Extrait de la carte géologique du département des Landes de Eugène Jacquot -1873
C’est ainsi qu’il
existait là, sur le penchant de deux collines allant du SE au NO depuis
Bastennes jusqu'à Gaugacq , « l'espace d'une lieue, sous 1,5 à 2
pieds de terre végétale et 2 pieds de sable quartzeux, plusieurs couches de 2,5
pieds d'épaisseur de molasses agglutinés par du bitume, séparées par du sable ».
Extrait de la carte minéralogique des Pyrénées de Louis Galabert - 1831.
Depuis Dax, un certain Duché de Vanci,
gentilhomme accompagnant et relatant le voyage de Philippe d’Anjou appelé au
trône d’Espagne, écrivait le 2 février 1701 :
« Un capucin
nous dit, en parlant de ce qu’il y avait de curieux à voir dans le pays, qu’à trois
lieues de Dax, en un lieu nommé GOYAC, dans les Landes, qui est à M. de
Sourdis, on avait trouvé, depuis trois ans, des sources de bitume, qu’il nous
nomme bitumières, ce qui doit produire un grand profit. Ce bitume est une
liqueur qui sort de la terre, et qui, étant fondue, se transporte dans les
barriques. On s’en sert pour enduire les vaisseaux, au lieu de goudron, et
l’usage en est beaucoup meilleur. Il nous dit qu’il y avait dès à présent
dix-sept fourneaux qui travaillaient ; et que chaque fourneau fondait de
dix-huit à vingt barriques par jour ; que chaque barrique contenait deux
quintaux et demi, et que le quintal se vendait dix écus ; cela étant,
voilà une belle découverte que l’on a faite ».

Données extraites -
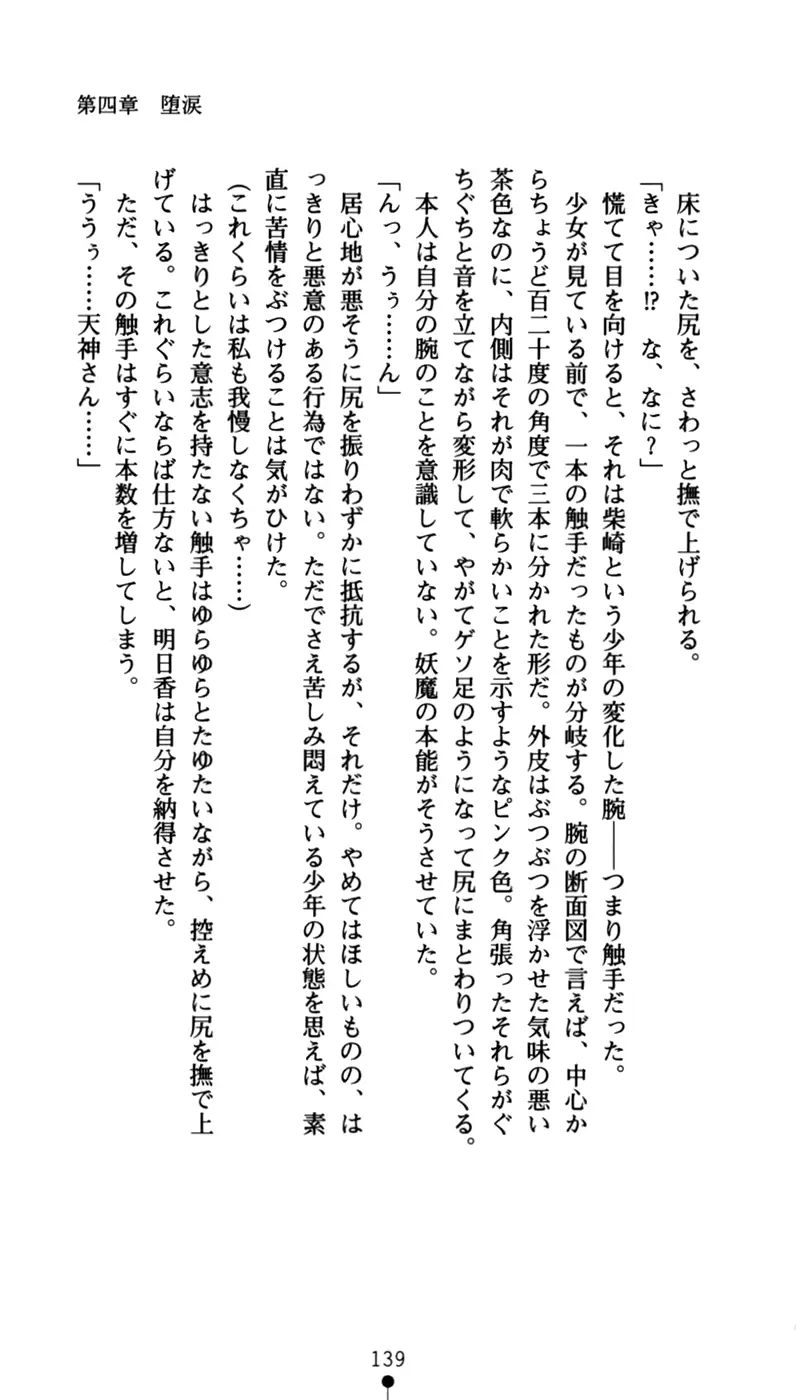 웹툰 이미지 154
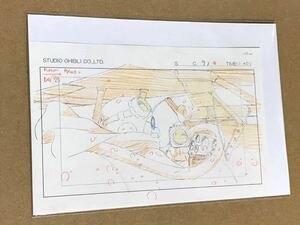 紅の豚　スタジオジブリレイアウト展 切抜　検) ジブリ　ポスター　ポストカード　原画　セル画　宮崎駿　みやざきはやお　0006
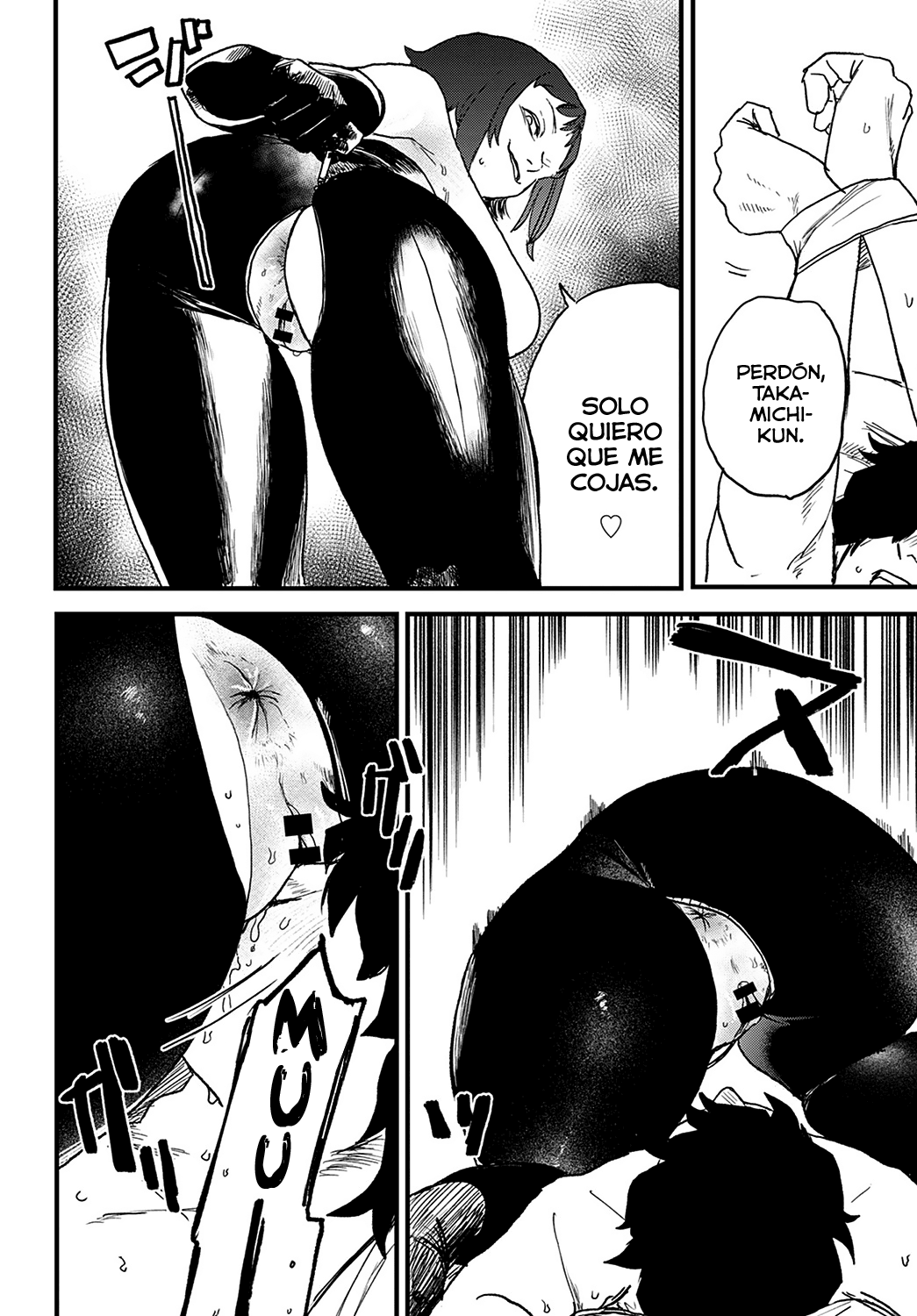 better than sex vol. 3 page 10 full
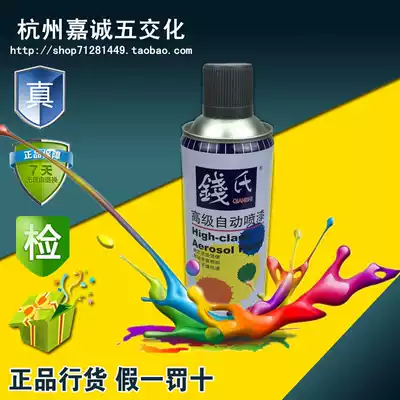 Qian's automatic painting car spray paint can metal spray paint hand paint graffiti spray paint 450ML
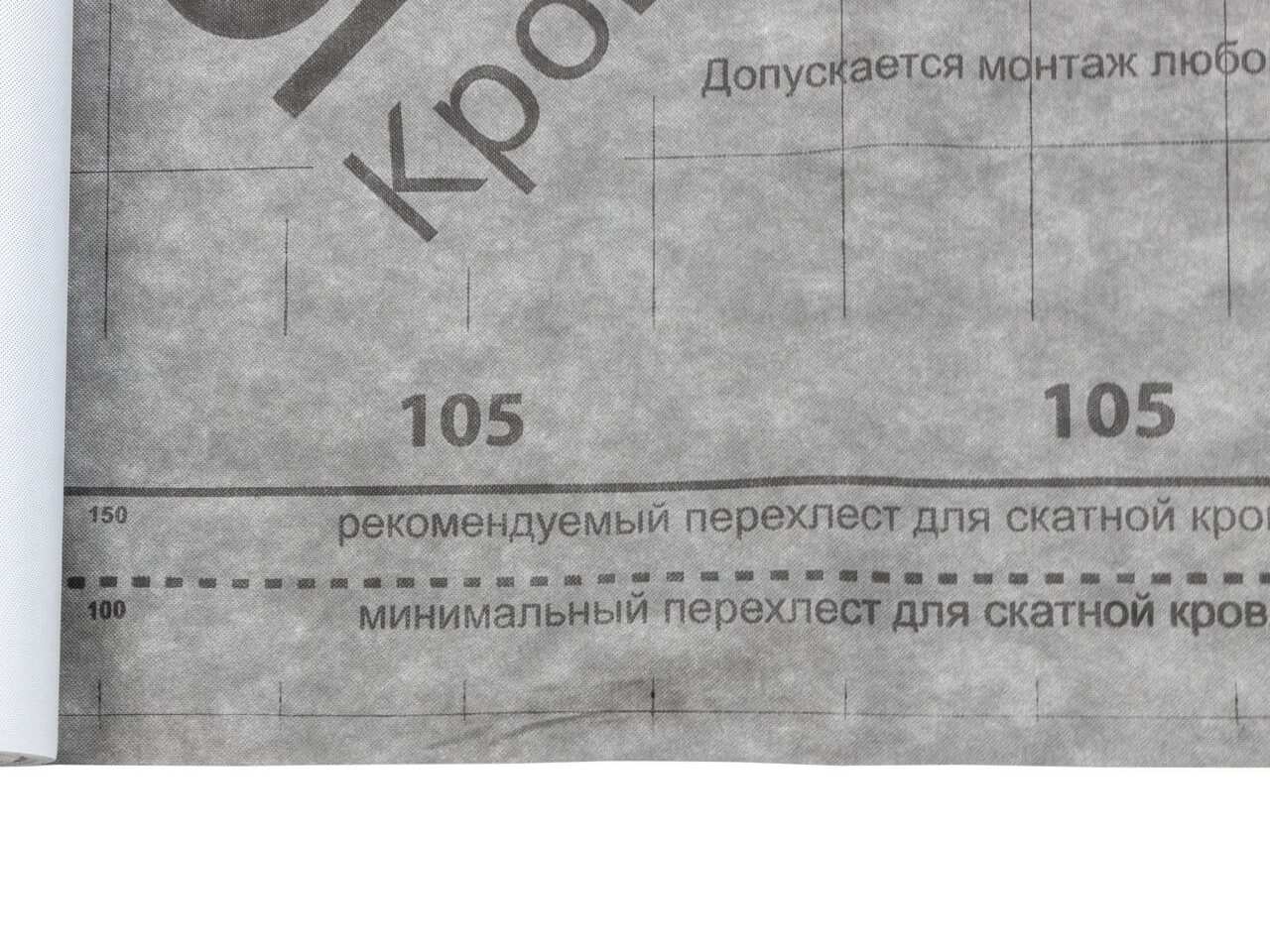 Мембрана супердиффузионная Grand Line 105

Consigne - Recopiez mot pour mot le passage du texte sur le bitume des Landes compris entre « Extrait de la carte géologique » et « Galabert - 1831. », bornes incluses.

Réponse -
Extrait de la carte géologique du département des Landes de Eugène Jacquot -1873
C’est ainsi qu’il
existait là, sur le penchant de deux collines allant du SE au NO depuis
Bastennes jusqu'à Gaugacq , « l'espace d'une lieue, sous 1,5 à 2
pieds de terre végétale et 2 pieds de sable quartzeux, plusieurs couches de 2,5
pieds d'épaisseur de molasses agglutinés par du bitume, séparées par du sable ».
Extrait de la carte minéralogique des Pyrénées de Louis Galabert - 1831.